Then he went back to the house.

It was dark now and he lit the oil lamp on the table, for he was against electricity. He'd refused to sign up when REA had run out the line and a lot of the neighbors had gotten sore at him for being uncooperative. Not that he cared, of course.

He had a look at the thing upon the bed. It didn't seem to be any better, or any worse, for that matter. If it had been a sick lamb or an ailing calf, he could have known right off how it was getting on, but this thing was different. There was no way to tell.

He fixed himself some supper and ate it and wished he knew how to feed the thing. And he wished, too, that he knew how to help it. He'd got it under shelter and be had it warm, but was that right or wrong for something like this? He had no idea.

He wondered if he should try to get some help, then felt squeamish about asking help when he couldn't say exactly what had to be helped. But then he wondered how he would feel himself if he were in a far, strange country, all played out and sick, and no one to get him any help because they didn't know exactly what he was.
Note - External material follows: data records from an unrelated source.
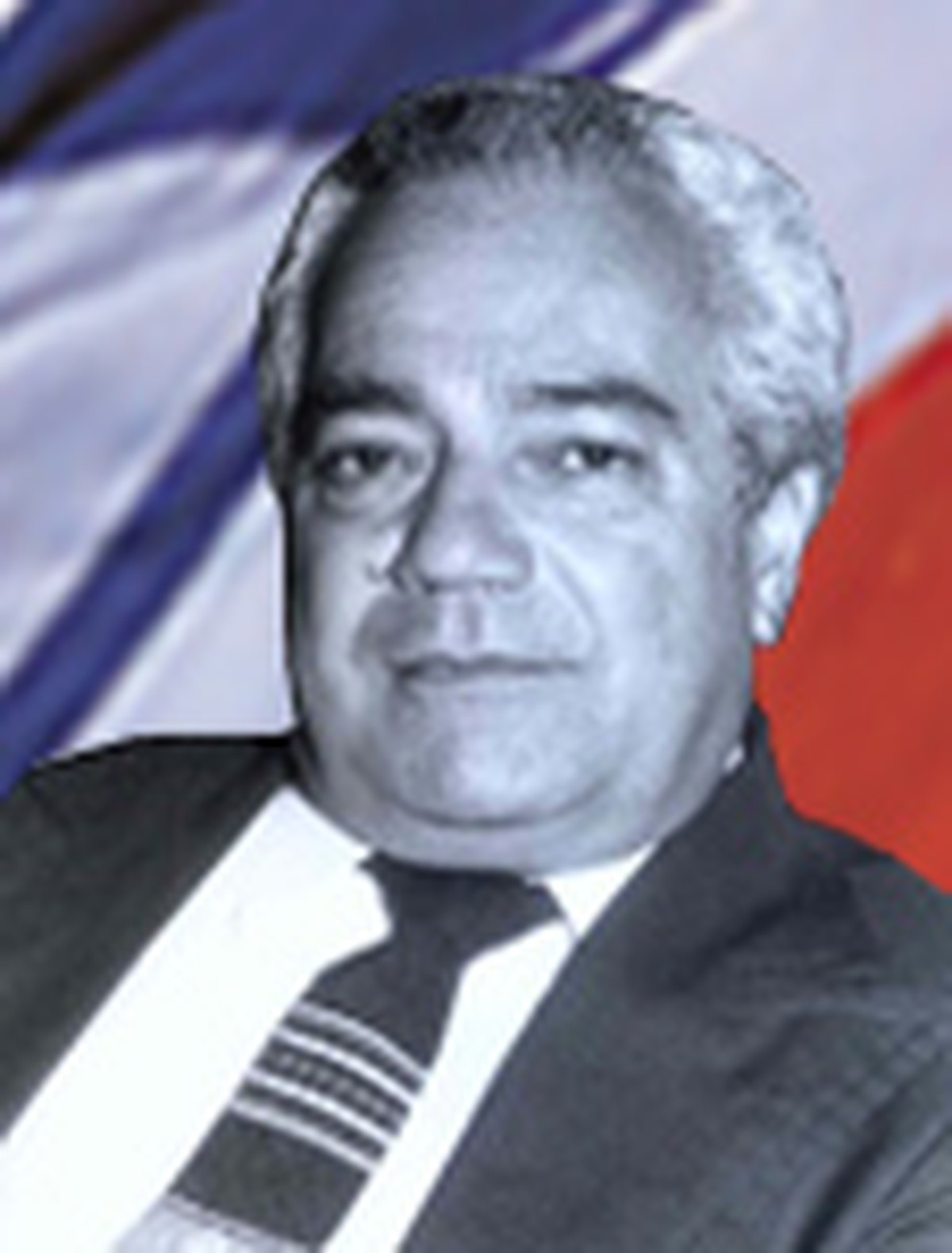 Ex-deputado estadual Gerbaldo Avena morre aos 87 anos - Vimarsana News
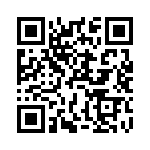 UUQ1A101MCL1GB QRCode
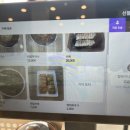 노리막국수 이미지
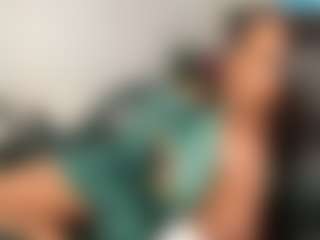 lala nuana's Live Sex Cam Show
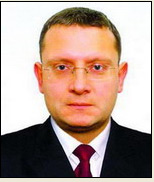 http://politikym.net/milicia/alexander_novikov.jpg dqxikeidqxidqeant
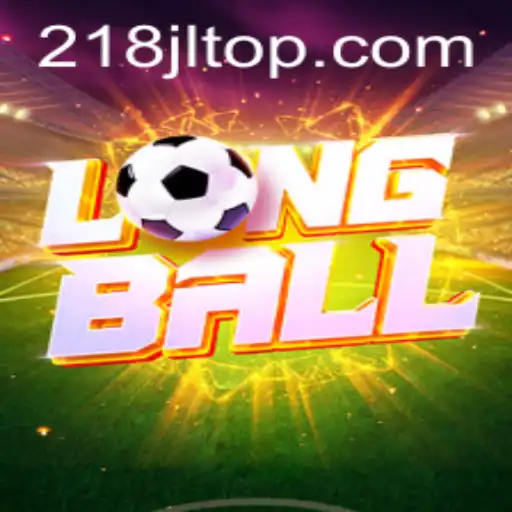 LongBall: The Exciting New Sport Capturing Global Attention
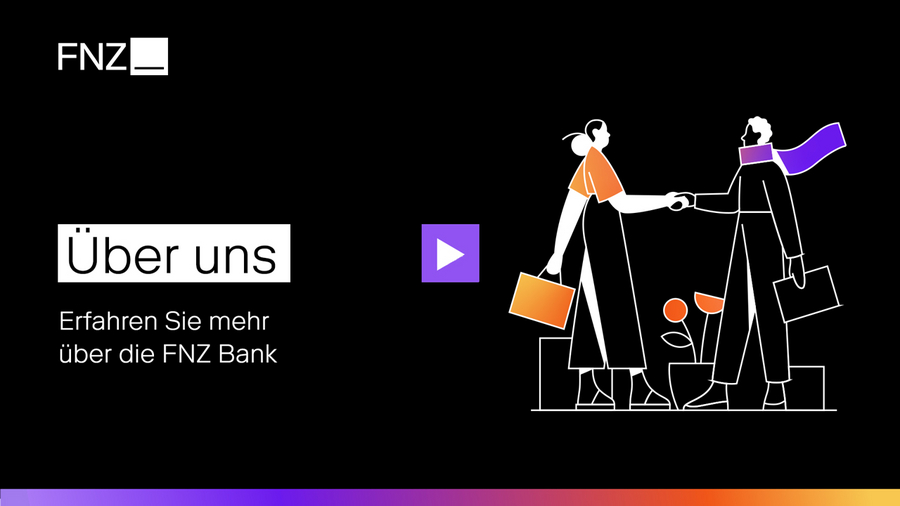 Filelist Alternative Text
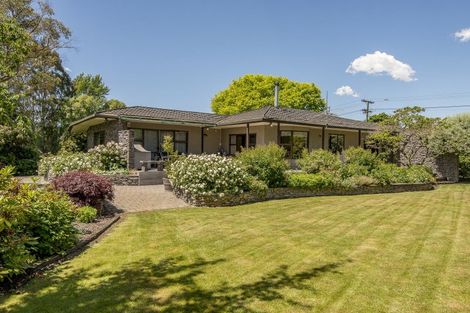 Photo of property in 245 Prestons Road, Marshland, Christchurch, 8051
That made up his mind for him and he walked over to the phone. But should he call a doctor or a veterinarian? He decided to call the doctor because the thing was in the house. If it had been in the barn, he would have called the veterinarian.

He was on a rural line and the hearing wasn't good and he was halfway deaf, so he didn't use the phone too often. He had told himself at times it was nothing but another aggravation and there had been a dozen times he had threatened to have it taken out. But now he was glad he hadn't.

The operator got old Dr. Benson and they couldn't hear one another too well, but Mose finally made the doctor understand who was calling and that he needed him and the doctor said he'd come.

With some relief, Mose hung up the phone and was just standing there, not doing anything, when he was struck by the thought that there might be others of these things down there in the woods.